** START READING TEXT **

Dixon started his songwriting career when he was a young boy. He wrote love poems, which he set to music and sold to record scouts that passed through his community.

"When I first started, I used to sell (my songs) outright, for ten or fifteen dollars, anything I could get," he recalls. His songs were not copyrighted, and and he did not receive any royalties. For a time, he and his partner, Eddie Cooper, made nickels and dimes as schoolboy pornographers. Dixon wrote the dirty verses and Cooper drew the cartoons.

THEIR LITTLE comic books told the story of the Signifying Monkey, a devilish animal who's always instigating fights. The Signifying Monkey, Brer Rabbit, and Anansi the Spider are part of the same West African folk tradition. All three are small creatures that use their wits to survive and to cause trouble.

In 1946, Dixon recorded a version of "The Signifying Monkey" for Columbia Records. The first verse went like this:

"Said the Monkey to the Lion, on a bright summer day,

'There's a big, bad cat, living down your way,

He talks about your folk in a heck of a way,

A lot of things I'm afraid to say.'"

Dixon didn't say how well the Columbia recording of "The Signifying Monkey" sold, but he did note that the "dirty" version was quite successful.

** END READING TEXT **
** START ENTRIES SUPPLIED **

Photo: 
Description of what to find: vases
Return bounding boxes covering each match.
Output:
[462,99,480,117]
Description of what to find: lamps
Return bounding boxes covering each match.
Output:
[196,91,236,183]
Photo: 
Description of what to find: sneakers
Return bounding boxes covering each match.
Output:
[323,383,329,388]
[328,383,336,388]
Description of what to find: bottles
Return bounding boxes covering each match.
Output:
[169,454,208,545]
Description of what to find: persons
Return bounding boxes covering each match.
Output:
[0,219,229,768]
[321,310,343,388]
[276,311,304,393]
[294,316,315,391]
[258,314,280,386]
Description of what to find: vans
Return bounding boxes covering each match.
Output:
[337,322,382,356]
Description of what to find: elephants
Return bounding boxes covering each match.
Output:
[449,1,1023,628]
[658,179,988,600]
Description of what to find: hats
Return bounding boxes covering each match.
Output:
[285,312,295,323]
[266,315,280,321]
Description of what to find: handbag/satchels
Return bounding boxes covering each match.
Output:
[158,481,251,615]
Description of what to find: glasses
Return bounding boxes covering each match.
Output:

** END ENTRIES SUPPLIED **
** START ENTRIES SUPPLIED **

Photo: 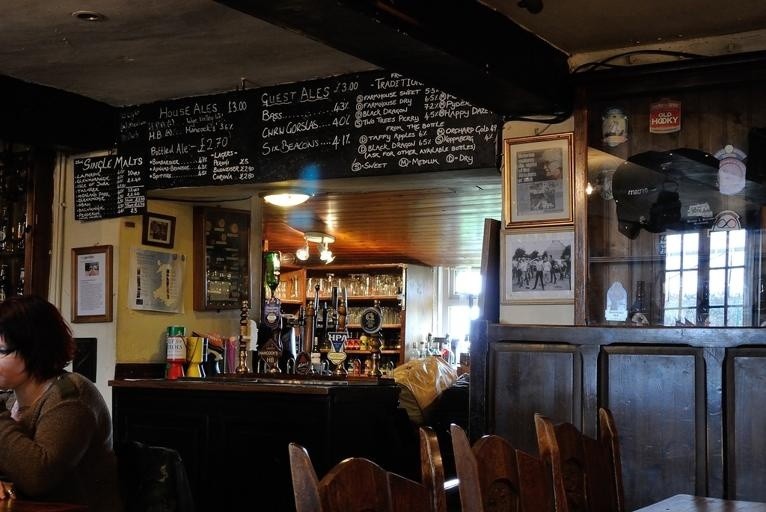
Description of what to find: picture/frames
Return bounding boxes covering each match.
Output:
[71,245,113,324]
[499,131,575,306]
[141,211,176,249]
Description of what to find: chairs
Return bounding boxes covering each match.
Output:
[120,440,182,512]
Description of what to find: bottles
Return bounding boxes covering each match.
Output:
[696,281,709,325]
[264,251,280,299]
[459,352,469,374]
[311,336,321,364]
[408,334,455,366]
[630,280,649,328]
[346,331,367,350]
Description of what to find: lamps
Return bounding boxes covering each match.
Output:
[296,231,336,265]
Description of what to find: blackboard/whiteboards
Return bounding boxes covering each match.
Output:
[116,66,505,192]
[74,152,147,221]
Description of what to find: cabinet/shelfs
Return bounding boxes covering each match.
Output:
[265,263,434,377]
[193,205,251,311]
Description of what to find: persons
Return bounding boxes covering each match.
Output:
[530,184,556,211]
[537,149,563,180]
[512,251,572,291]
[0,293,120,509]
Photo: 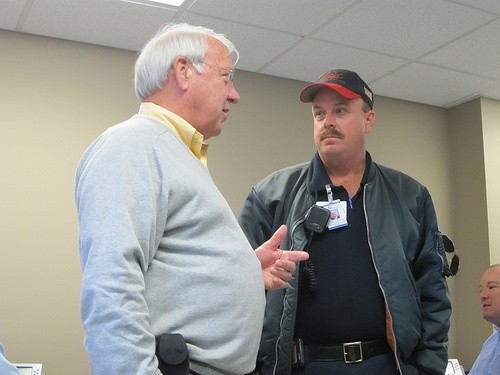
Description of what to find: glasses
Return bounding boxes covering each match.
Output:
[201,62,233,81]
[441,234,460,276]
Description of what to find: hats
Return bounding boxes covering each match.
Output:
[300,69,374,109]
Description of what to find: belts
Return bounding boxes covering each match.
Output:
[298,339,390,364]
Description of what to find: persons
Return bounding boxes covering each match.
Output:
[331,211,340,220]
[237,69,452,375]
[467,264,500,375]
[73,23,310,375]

** END ENTRIES SUPPLIED **

• _WHAT YOU NEED TO DO_
A) In the text about Dixon's songwriting, rewrite the paragraph beginning "THEIR LITTLE comic books" as a short bulleted list that keeps its main facts.
B) Answer these questions from the text about Dixon's songwriting:
(i) What did Dixon write as a young boy and set to music?
(ii) Who drew the cartoons for the comic books?
(iii) In what year did Dixon record "The Signifying Monkey" for Columbia Records?

• _REPLIES_
A)
- The comic books told the story of the Signifying Monkey, a devilish animal that is always instigating fights.
- The Signifying Monkey, Brer Rabbit, and Anansi the Spider come from the same West African folk tradition.
- All three are small creatures that use their wits to survive and to cause trouble.

B)
(i) Love poems
(ii) Eddie Cooper
(iii) 1946